Nobody could predict how the Pennsylvania Supreme Court would break on voter ID. Thanks to a scandal tying up one of the court’s four Republican-appointed members, the bench was split 3-3. Republicans were somewhat confident that the Supremes would save the law, especially after the Commonwealth Court affirmed it. Democrats, with nothing else to bet on, were cautiously optimistic.

For now, the Democrats (yes, technically, the non-partisan voter rights groups) have won.

We agree with Appellants’ essential position that if a statute violates constitutional norms in the short term, a facial challenge may be sustainable even though the statute might validly be enforced at some time in the future. Indeed, the most judicious remedy, in such a circumstance, is the entry of a preliminary injunction,  which  may  moot  further  controversy  as  the  constitutional  impediments dissipate.

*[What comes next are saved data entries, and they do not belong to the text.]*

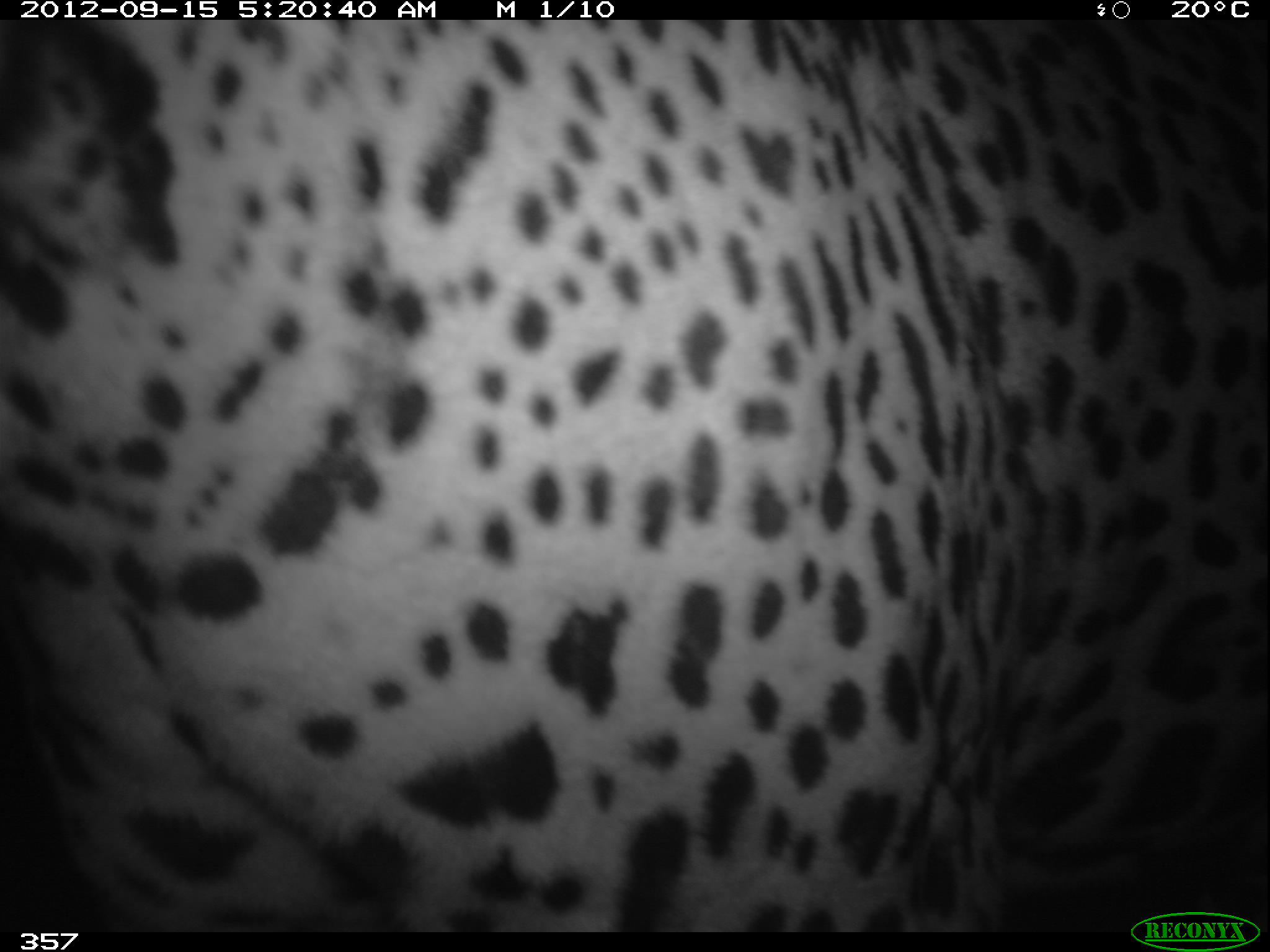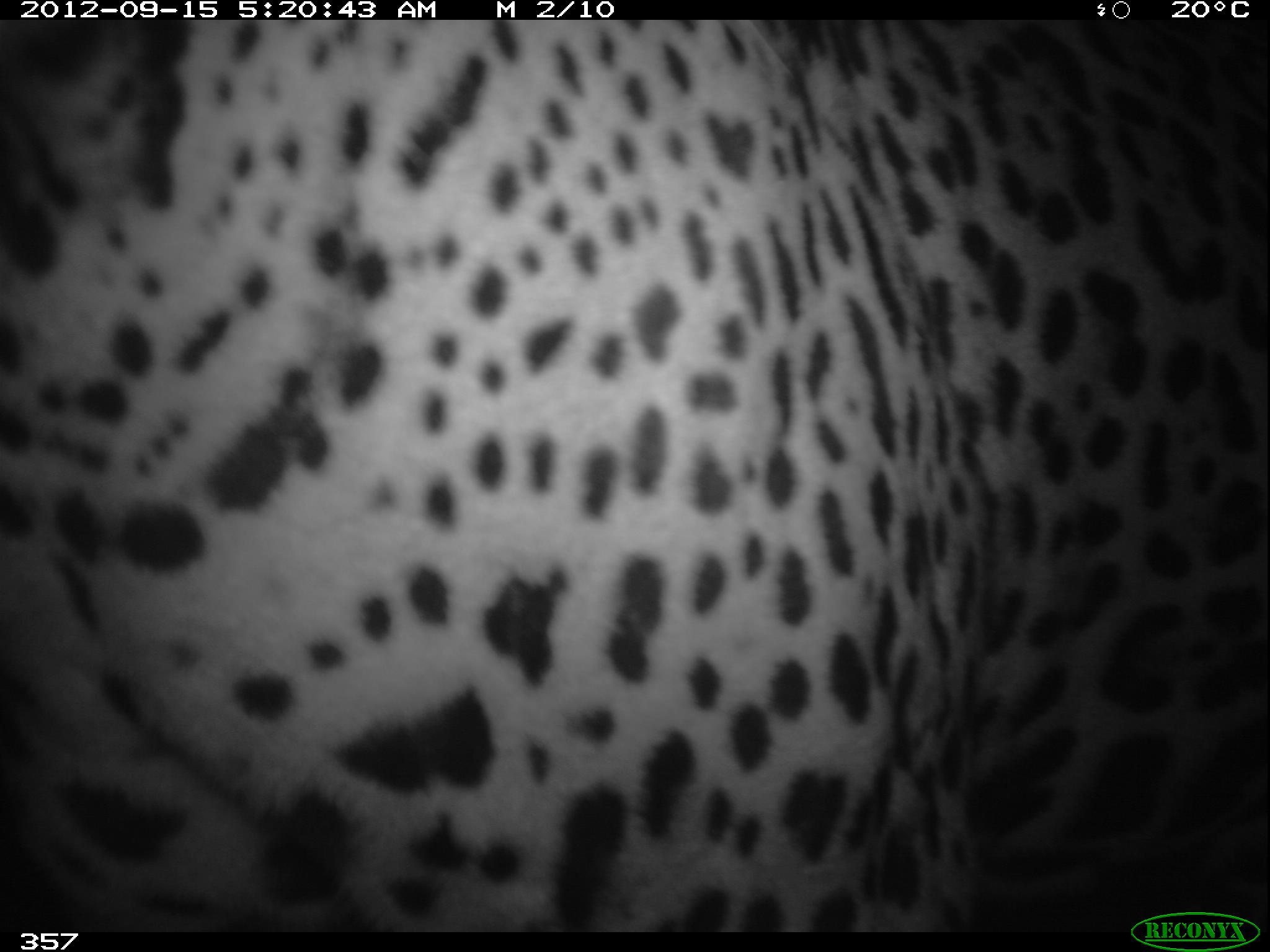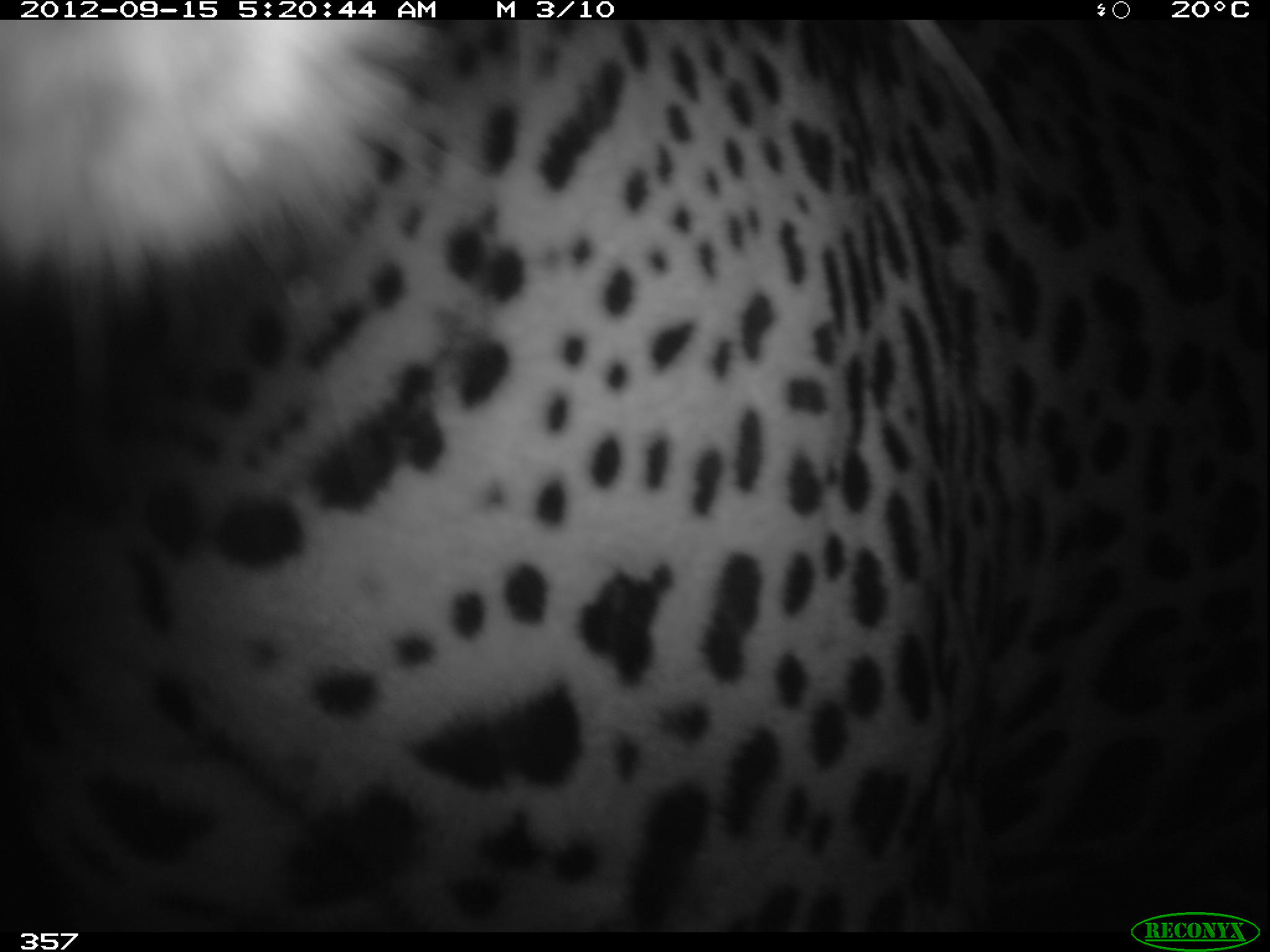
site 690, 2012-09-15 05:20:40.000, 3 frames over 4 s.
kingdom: Animalia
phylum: Chordata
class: Mammalia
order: Carnivora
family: Felidae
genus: Panthera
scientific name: Panthera onca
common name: jaguar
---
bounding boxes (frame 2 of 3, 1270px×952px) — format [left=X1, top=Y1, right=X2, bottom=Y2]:
panthera onca: [left=0, top=10, right=1269, bottom=935]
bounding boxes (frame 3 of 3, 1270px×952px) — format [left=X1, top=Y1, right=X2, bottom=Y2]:
panthera onca: [left=2, top=15, right=1265, bottom=932]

Overall,  we  are  confronted  with  an  ambitious  effort  on  the  part  of  the  General Assembly  to  bring  the  new  identification  procedure  into  effect within  a relatively  short timeframe and an implementation process which has by no means been  seamless in light of the  serious operational  constraints faced by the executive branch.  Given this state of affairs, we are not satisfied with a mere predictive judgment based primarily on the  assurances  of  government  officials,  even  though  we  have  no  doubt  they  are proceeding in good faith.

The decision is kicked back down to the Commonwealth Court, ordered to make a decision by October 2. The Supremes leave open the option of an injunction that would stop the law through this election.